_RECORDS SHOWN:_

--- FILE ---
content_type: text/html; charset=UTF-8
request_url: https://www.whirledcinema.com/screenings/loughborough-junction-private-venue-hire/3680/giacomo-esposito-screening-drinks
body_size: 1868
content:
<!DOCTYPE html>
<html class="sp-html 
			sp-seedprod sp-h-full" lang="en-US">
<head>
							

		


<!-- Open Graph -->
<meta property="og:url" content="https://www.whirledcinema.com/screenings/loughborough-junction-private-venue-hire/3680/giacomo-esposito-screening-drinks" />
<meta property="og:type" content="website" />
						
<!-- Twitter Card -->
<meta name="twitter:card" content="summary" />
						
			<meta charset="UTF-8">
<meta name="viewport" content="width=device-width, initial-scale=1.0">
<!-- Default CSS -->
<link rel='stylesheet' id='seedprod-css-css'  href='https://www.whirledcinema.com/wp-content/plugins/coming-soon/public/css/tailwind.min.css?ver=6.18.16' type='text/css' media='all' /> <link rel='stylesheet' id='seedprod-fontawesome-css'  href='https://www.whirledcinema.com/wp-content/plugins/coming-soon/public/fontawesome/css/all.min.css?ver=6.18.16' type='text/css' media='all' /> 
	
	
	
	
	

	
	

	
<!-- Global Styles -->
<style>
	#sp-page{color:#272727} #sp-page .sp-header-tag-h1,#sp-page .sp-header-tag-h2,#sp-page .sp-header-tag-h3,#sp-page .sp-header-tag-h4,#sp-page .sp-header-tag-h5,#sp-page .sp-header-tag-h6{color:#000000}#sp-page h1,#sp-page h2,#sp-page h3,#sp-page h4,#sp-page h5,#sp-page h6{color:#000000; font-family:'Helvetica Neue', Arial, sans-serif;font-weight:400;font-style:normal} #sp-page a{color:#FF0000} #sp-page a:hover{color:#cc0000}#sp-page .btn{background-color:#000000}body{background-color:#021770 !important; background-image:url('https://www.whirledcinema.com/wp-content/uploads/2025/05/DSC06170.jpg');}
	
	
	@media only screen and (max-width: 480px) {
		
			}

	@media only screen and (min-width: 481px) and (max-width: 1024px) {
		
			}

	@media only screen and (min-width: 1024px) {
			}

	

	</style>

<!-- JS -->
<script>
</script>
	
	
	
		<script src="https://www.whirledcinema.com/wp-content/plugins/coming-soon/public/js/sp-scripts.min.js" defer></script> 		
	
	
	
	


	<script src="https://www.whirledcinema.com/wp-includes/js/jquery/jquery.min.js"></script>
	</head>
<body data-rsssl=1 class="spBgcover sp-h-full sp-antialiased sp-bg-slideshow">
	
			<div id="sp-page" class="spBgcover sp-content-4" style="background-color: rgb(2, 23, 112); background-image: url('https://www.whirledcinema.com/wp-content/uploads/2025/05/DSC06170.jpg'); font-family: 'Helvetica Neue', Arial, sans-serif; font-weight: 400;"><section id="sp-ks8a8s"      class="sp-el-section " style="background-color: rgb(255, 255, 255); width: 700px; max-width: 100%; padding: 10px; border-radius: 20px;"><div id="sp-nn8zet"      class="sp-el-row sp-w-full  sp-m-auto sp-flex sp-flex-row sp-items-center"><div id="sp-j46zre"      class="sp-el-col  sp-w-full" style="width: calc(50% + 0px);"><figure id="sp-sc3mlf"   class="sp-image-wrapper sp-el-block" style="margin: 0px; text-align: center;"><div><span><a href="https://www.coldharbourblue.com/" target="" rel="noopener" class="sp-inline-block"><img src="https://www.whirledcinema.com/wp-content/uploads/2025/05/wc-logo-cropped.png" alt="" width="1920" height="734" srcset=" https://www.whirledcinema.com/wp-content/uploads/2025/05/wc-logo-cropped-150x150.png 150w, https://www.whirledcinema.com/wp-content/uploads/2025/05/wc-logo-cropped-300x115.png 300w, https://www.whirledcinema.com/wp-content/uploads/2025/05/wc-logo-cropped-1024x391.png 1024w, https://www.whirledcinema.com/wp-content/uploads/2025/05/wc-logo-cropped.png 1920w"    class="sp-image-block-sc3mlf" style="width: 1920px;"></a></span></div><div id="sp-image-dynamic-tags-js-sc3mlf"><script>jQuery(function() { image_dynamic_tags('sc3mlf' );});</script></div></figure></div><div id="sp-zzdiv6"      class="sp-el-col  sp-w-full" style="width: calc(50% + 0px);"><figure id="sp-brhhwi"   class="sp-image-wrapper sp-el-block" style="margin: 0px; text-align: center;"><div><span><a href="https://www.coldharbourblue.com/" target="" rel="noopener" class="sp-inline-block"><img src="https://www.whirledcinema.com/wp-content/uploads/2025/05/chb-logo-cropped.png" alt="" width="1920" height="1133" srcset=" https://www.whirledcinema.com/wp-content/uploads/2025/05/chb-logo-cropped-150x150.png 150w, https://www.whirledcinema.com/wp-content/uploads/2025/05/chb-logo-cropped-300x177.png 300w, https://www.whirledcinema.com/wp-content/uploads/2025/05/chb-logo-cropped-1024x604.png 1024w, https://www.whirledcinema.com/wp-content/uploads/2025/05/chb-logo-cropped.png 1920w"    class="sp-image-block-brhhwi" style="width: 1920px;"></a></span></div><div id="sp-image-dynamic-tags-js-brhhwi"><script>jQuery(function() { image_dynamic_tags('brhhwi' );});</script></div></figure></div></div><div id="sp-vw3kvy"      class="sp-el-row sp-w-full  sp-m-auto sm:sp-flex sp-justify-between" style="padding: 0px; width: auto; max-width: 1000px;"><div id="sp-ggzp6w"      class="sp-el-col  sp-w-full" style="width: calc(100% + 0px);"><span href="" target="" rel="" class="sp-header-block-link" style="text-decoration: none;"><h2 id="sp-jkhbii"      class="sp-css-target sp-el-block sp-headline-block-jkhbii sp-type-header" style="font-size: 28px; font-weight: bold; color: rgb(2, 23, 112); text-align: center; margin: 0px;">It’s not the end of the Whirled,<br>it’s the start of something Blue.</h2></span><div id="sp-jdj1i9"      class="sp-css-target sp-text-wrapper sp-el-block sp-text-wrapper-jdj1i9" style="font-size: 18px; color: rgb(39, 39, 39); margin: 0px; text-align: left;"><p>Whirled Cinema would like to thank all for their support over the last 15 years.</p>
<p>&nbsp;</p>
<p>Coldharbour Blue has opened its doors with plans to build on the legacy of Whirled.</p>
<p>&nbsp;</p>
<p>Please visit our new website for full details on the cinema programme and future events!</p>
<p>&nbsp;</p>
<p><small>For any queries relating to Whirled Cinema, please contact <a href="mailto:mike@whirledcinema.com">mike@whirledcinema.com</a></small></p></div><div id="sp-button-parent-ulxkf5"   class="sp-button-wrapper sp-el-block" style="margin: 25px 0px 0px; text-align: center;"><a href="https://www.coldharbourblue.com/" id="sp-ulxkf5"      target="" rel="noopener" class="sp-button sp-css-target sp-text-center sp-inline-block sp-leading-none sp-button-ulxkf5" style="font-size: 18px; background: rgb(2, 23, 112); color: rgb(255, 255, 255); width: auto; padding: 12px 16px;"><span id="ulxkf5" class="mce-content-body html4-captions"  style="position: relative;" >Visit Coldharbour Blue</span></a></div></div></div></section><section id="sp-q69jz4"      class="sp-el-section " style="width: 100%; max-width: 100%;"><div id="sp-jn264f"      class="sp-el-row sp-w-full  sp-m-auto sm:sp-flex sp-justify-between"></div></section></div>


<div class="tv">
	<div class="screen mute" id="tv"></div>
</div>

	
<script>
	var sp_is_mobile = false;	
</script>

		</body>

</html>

_ABOUT THIS EXERCISE:_ Retype all the material above precisely, with no line left out.

_RESULT FOR THIS EXERCISE:_
--- FILE ---
content_type: text/html; charset=UTF-8
request_url: https://www.whirledcinema.com/screenings/loughborough-junction-private-venue-hire/3680/giacomo-esposito-screening-drinks
body_size: 1868
content:
<!DOCTYPE html>
<html class="sp-html 
			sp-seedprod sp-h-full" lang="en-US">
<head>
							

		


<!-- Open Graph -->
<meta property="og:url" content="https://www.whirledcinema.com/screenings/loughborough-junction-private-venue-hire/3680/giacomo-esposito-screening-drinks" />
<meta property="og:type" content="website" />
						
<!-- Twitter Card -->
<meta name="twitter:card" content="summary" />
						
			<meta charset="UTF-8">
<meta name="viewport" content="width=device-width, initial-scale=1.0">
<!-- Default CSS -->
<link rel='stylesheet' id='seedprod-css-css'  href='https://www.whirledcinema.com/wp-content/plugins/coming-soon/public/css/tailwind.min.css?ver=6.18.16' type='text/css' media='all' /> <link rel='stylesheet' id='seedprod-fontawesome-css'  href='https://www.whirledcinema.com/wp-content/plugins/coming-soon/public/fontawesome/css/all.min.css?ver=6.18.16' type='text/css' media='all' /> 
	
	
	
	
	

	
	

	
<!-- Global Styles -->
<style>
	#sp-page{color:#272727} #sp-page .sp-header-tag-h1,#sp-page .sp-header-tag-h2,#sp-page .sp-header-tag-h3,#sp-page .sp-header-tag-h4,#sp-page .sp-header-tag-h5,#sp-page .sp-header-tag-h6{color:#000000}#sp-page h1,#sp-page h2,#sp-page h3,#sp-page h4,#sp-page h5,#sp-page h6{color:#000000; font-family:'Helvetica Neue', Arial, sans-serif;font-weight:400;font-style:normal} #sp-page a{color:#FF0000} #sp-page a:hover{color:#cc0000}#sp-page .btn{background-color:#000000}body{background-color:#021770 !important; background-image:url('https://www.whirledcinema.com/wp-content/uploads/2025/05/DSC06170.jpg');}
	
	
	@media only screen and (max-width: 480px) {
		
			}

	@media only screen and (min-width: 481px) and (max-width: 1024px) {
		
			}

	@media only screen and (min-width: 1024px) {
			}

	

	</style>

<!-- JS -->
<script>
</script>
	
	
	
		<script src="https://www.whirledcinema.com/wp-content/plugins/coming-soon/public/js/sp-scripts.min.js" defer></script> 		
	
	
	
	


	<script src="https://www.whirledcinema.com/wp-includes/js/jquery/jquery.min.js"></script>
	</head>
<body data-rsssl=1 class="spBgcover sp-h-full sp-antialiased sp-bg-slideshow">
	
			<div id="sp-page" class="spBgcover sp-content-4" style="background-color: rgb(2, 23, 112); background-image: url('https://www.whirledcinema.com/wp-content/uploads/2025/05/DSC06170.jpg'); font-family: 'Helvetica Neue', Arial, sans-serif; font-weight: 400;"><section id="sp-ks8a8s"      class="sp-el-section " style="background-color: rgb(255, 255, 255); width: 700px; max-width: 100%; padding: 10px; border-radius: 20px;"><div id="sp-nn8zet"      class="sp-el-row sp-w-full  sp-m-auto sp-flex sp-flex-row sp-items-center"><div id="sp-j46zre"      class="sp-el-col  sp-w-full" style="width: calc(50% + 0px);"><figure id="sp-sc3mlf"   class="sp-image-wrapper sp-el-block" style="margin: 0px; text-align: center;"><div><span><a href="https://www.coldharbourblue.com/" target="" rel="noopener" class="sp-inline-block"><img src="https://www.whirledcinema.com/wp-content/uploads/2025/05/wc-logo-cropped.png" alt="" width="1920" height="734" srcset=" https://www.whirledcinema.com/wp-content/uploads/2025/05/wc-logo-cropped-150x150.png 150w, https://www.whirledcinema.com/wp-content/uploads/2025/05/wc-logo-cropped-300x115.png 300w, https://www.whirledcinema.com/wp-content/uploads/2025/05/wc-logo-cropped-1024x391.png 1024w, https://www.whirledcinema.com/wp-content/uploads/2025/05/wc-logo-cropped.png 1920w"    class="sp-image-block-sc3mlf" style="width: 1920px;"></a></span></div><div id="sp-image-dynamic-tags-js-sc3mlf"><script>jQuery(function() { image_dynamic_tags('sc3mlf' );});</script></div></figure></div><div id="sp-zzdiv6"      class="sp-el-col  sp-w-full" style="width: calc(50% + 0px);"><figure id="sp-brhhwi"   class="sp-image-wrapper sp-el-block" style="margin: 0px; text-align: center;"><div><span><a href="https://www.coldharbourblue.com/" target="" rel="noopener" class="sp-inline-block"><img src="https://www.whirledcinema.com/wp-content/uploads/2025/05/chb-logo-cropped.png" alt="" width="1920" height="1133" srcset=" https://www.whirledcinema.com/wp-content/uploads/2025/05/chb-logo-cropped-150x150.png 150w, https://www.whirledcinema.com/wp-content/uploads/2025/05/chb-logo-cropped-300x177.png 300w, https://www.whirledcinema.com/wp-content/uploads/2025/05/chb-logo-cropped-1024x604.png 1024w, https://www.whirledcinema.com/wp-content/uploads/2025/05/chb-logo-cropped.png 1920w"    class="sp-image-block-brhhwi" style="width: 1920px;"></a></span></div><div id="sp-image-dynamic-tags-js-brhhwi"><script>jQuery(function() { image_dynamic_tags('brhhwi' );});</script></div></figure></div></div><div id="sp-vw3kvy"      class="sp-el-row sp-w-full  sp-m-auto sm:sp-flex sp-justify-between" style="padding: 0px; width: auto; max-width: 1000px;"><div id="sp-ggzp6w"      class="sp-el-col  sp-w-full" style="width: calc(100% + 0px);"><span href="" target="" rel="" class="sp-header-block-link" style="text-decoration: none;"><h2 id="sp-jkhbii"      class="sp-css-target sp-el-block sp-headline-block-jkhbii sp-type-header" style="font-size: 28px; font-weight: bold; color: rgb(2, 23, 112); text-align: center; margin: 0px;">It’s not the end of the Whirled,<br>it’s the start of something Blue.</h2></span><div id="sp-jdj1i9"      class="sp-css-target sp-text-wrapper sp-el-block sp-text-wrapper-jdj1i9" style="font-size: 18px; color: rgb(39, 39, 39); margin: 0px; text-align: left;"><p>Whirled Cinema would like to thank all for their support over the last 15 years.</p>
<p>&nbsp;</p>
<p>Coldharbour Blue has opened its doors with plans to build on the legacy of Whirled.</p>
<p>&nbsp;</p>
<p>Please visit our new website for full details on the cinema programme and future events!</p>
<p>&nbsp;</p>
<p><small>For any queries relating to Whirled Cinema, please contact <a href="mailto:mike@whirledcinema.com">mike@whirledcinema.com</a></small></p></div><div id="sp-button-parent-ulxkf5"   class="sp-button-wrapper sp-el-block" style="margin: 25px 0px 0px; text-align: center;"><a href="https://www.coldharbourblue.com/" id="sp-ulxkf5"      target="" rel="noopener" class="sp-button sp-css-target sp-text-center sp-inline-block sp-leading-none sp-button-ulxkf5" style="font-size: 18px; background: rgb(2, 23, 112); color: rgb(255, 255, 255); width: auto; padding: 12px 16px;"><span id="ulxkf5" class="mce-content-body html4-captions"  style="position: relative;" >Visit Coldharbour Blue</span></a></div></div></div></section><section id="sp-q69jz4"      class="sp-el-section " style="width: 100%; max-width: 100%;"><div id="sp-jn264f"      class="sp-el-row sp-w-full  sp-m-auto sm:sp-flex sp-justify-between"></div></section></div>


<div class="tv">
	<div class="screen mute" id="tv"></div>
</div>

	
<script>
	var sp_is_mobile = false;	
</script>

		</body>

</html>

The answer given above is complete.